Fig. 36.1, Visuospatial localization of glucose uptake in the pregnant rat using positron emission tomography/computed tomography (PET/CT) . Images show the abdomen of a pregnant rat near term gestation. CT with intravenous contrast was used to help identify abdominal structures. “ P ” identifies one of the several placentae, which contain contrast and have an appearance similar to jellyfish. “ F ” identifies one of the several fetuses, with ribs easily seen. The contrast material does not cross the placenta, so fetal structures are darker (other than fetal bones). “ B ” shows one of the maternal bones. The PET imaging used 18 F-fluorodeoxyglucose (FDG) tracer. FDG is a non-metabolizable glucose analog that cannot be exported from most cells, except those that express glucose-6-phosphatase (mainly the postnatal liver). Hence FDG is considered a glucose uptake tracer and accumulates in glucose-avid tissues. The glucose-avid nature of placenta and fetus is apparent. FDG also accumulates in urine, so the maternal bladder and kidney have been subtracted from the image. The middle panel shows co-registration of the CT and PET images, using a different PET color scale.
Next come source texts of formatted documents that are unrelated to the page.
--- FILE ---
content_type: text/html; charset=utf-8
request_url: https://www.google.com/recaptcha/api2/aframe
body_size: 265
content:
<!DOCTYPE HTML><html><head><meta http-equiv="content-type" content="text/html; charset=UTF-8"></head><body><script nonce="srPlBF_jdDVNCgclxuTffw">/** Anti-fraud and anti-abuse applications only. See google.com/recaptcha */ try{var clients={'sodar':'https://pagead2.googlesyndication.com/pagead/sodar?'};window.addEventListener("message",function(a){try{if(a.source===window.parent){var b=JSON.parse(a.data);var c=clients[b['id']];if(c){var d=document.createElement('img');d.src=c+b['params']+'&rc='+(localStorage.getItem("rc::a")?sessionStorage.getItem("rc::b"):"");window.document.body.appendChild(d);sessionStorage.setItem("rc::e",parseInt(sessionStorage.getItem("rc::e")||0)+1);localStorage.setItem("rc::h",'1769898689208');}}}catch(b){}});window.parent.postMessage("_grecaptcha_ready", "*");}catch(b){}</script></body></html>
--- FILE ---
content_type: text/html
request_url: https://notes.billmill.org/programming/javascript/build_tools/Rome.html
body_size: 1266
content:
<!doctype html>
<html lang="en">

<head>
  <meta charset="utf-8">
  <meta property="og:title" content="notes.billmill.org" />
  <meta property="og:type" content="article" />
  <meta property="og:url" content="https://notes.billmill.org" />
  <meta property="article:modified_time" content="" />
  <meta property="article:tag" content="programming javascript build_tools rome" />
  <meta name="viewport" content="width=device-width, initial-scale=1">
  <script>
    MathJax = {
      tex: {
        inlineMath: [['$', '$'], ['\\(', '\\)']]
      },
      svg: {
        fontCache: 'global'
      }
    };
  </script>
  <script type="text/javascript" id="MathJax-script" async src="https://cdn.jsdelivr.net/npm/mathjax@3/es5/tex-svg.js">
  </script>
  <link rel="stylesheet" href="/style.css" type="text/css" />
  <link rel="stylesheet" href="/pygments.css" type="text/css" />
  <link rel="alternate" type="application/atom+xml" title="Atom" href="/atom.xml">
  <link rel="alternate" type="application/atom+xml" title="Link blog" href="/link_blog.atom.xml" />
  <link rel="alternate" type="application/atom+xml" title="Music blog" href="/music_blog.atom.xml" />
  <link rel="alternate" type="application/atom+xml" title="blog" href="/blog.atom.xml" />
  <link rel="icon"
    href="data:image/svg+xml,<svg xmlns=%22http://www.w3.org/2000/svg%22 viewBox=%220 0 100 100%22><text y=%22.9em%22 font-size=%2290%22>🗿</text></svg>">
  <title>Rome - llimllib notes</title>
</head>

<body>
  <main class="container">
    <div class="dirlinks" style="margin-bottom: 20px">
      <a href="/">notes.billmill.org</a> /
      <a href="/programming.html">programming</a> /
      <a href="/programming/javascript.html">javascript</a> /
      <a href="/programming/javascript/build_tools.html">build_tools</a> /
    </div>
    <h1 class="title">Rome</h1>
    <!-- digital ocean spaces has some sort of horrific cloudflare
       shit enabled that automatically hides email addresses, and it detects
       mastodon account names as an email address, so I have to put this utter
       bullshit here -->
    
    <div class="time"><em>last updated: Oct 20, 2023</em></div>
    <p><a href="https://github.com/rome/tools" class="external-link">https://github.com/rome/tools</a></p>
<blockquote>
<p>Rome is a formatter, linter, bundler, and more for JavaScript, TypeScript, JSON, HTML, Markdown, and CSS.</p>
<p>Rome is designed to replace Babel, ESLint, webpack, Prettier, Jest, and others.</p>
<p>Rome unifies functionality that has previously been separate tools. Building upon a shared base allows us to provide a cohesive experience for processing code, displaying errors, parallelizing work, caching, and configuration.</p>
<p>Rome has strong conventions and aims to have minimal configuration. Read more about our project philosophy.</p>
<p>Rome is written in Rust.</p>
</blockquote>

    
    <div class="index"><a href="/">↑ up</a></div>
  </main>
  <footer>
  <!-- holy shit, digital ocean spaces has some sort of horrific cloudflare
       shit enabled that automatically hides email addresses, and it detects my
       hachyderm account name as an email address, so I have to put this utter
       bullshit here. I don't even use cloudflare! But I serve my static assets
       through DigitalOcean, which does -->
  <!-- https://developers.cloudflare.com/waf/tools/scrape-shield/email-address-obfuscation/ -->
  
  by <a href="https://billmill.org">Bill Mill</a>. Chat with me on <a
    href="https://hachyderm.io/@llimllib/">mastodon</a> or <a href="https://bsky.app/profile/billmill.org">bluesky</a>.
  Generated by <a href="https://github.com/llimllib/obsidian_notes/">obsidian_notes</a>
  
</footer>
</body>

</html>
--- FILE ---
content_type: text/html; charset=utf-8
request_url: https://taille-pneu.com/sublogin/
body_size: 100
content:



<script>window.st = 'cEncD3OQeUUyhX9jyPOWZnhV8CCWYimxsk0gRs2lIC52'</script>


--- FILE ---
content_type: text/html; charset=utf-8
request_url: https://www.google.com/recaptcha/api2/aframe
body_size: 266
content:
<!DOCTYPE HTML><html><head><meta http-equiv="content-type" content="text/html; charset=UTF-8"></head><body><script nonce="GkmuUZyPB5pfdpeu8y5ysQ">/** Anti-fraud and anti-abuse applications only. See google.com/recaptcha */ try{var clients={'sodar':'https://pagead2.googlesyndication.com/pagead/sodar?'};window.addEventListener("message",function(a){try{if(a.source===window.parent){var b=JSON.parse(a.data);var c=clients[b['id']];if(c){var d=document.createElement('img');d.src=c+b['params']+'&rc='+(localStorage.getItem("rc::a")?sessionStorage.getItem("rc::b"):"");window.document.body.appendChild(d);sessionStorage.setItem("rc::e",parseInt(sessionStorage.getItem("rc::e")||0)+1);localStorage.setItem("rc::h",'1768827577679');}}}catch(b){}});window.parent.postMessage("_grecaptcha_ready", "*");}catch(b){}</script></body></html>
Measurements of Energy Expenditure

Measurements of energy expenditure have become integral components of metabolic studies. There are several experimental approaches to measure energy expenditure, and the two most commonly employed techniques are indirect calorimetry and doubly labeled water. Additionally, studies using carbon-labeled tracers can be used to estimate the isotopic enrichment of CO ₂ either in the blood or in the expired CO ₂ to quantify the oxidation rate of that particular labeled substrate. ^,

Indirect Calorimetry

Energy expenditure can be estimated from the rate of oxygen consumption and carbon dioxide production by an infant. In this system, a hood or canopy is placed over the subject’s head, and a pump is used to draw air through the hood. The air exiting from the hood is thoroughly mixed. The concentration of O ₂ and CO ₂ is measured in the mixed air as is the total flow of air through the system. From this information, energy expenditure can be estimated. This general approach has been used over many years in a large number of studies in adults, children, and newborn infants, ^, and its limitations have been examined. ^,

Doubly Labeled ( ² H ₂ ¹⁸ O) Water

Doubly labeled water contains the stable isotopes deuterium and ¹⁸ O, and can be used to measure energy expenditure by enabling estimation of the rate of CO ₂ elimination from the body. Its advantages include that it can be applied to free-living individuals, that CO ₂ elimination is measured over hours to days providing an integrated measure of energy consumption, and that the method is relatively simple and noninvasive. It requires administration of a single dose of doubly labeled H ₂ O and a few subsequent samples of urine, saliva, or blood to be obtained to measure the changes in isotopic enrichment over several days. The underlying general principle is that the deuterium in doubly labeled water is eliminated as water ( ² H ₂ O), whereas the oxygen ( ¹⁸ O) is eliminated with water (H ₂ ¹⁸ O) and with carbon dioxide (CO ¹⁸ O), owing to the rapid equilibrium between H ₂ O and CO ₂ in the body. Thus the difference in turnover rates between the ¹⁸ O and ² H of water represents the CO ₂ elimination rate. Use of doubly labeled water to study energy metabolism has been extensively evaluated in humans, both adults and newborns.